Previous attempts at rogue wave detection have made use of complex systems that take a leave-no-wave-behind approach, tracking and simulating every single wave in a given body of water. This does provide a high-resolution picture of the sea state, but the method is extremely computationally intensive, making it too slow for quick detection.
The MIT method takes a similar idea, but simplifies things significantly. Rather than analyzing every single wave, the new tool looks for waves that are clustered together, rolling through the depths in a single movement.
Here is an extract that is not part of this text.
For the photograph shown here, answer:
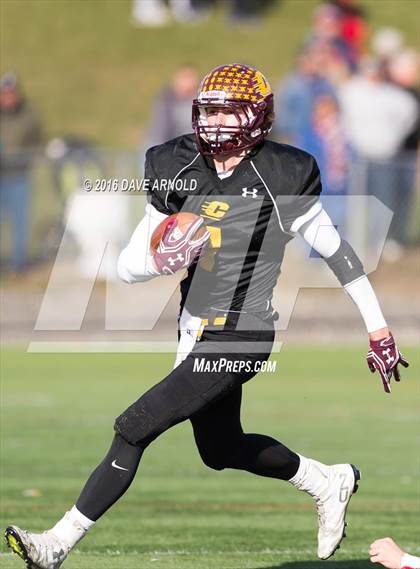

It's these groups of waves that tend to focus together, exchanging energy and eventually forming one huge, rogue wave.
The system uses an algorithm to determine the probability of these groups forming rogue waves based on their length and height, which as identified by analyzing wave data gathered by ocean buoys, combined with specialized wave water equations.
According to the team, the system is able to predict rogue waves 2-3 minutes before they fully develop, but in order for the tech to be utilized, platforms and ships will need to be fitted with compatible high-resolution scanning equipment, such as LIDAR and radar.
The work was recently published in the Journal of Fluid Mechanics.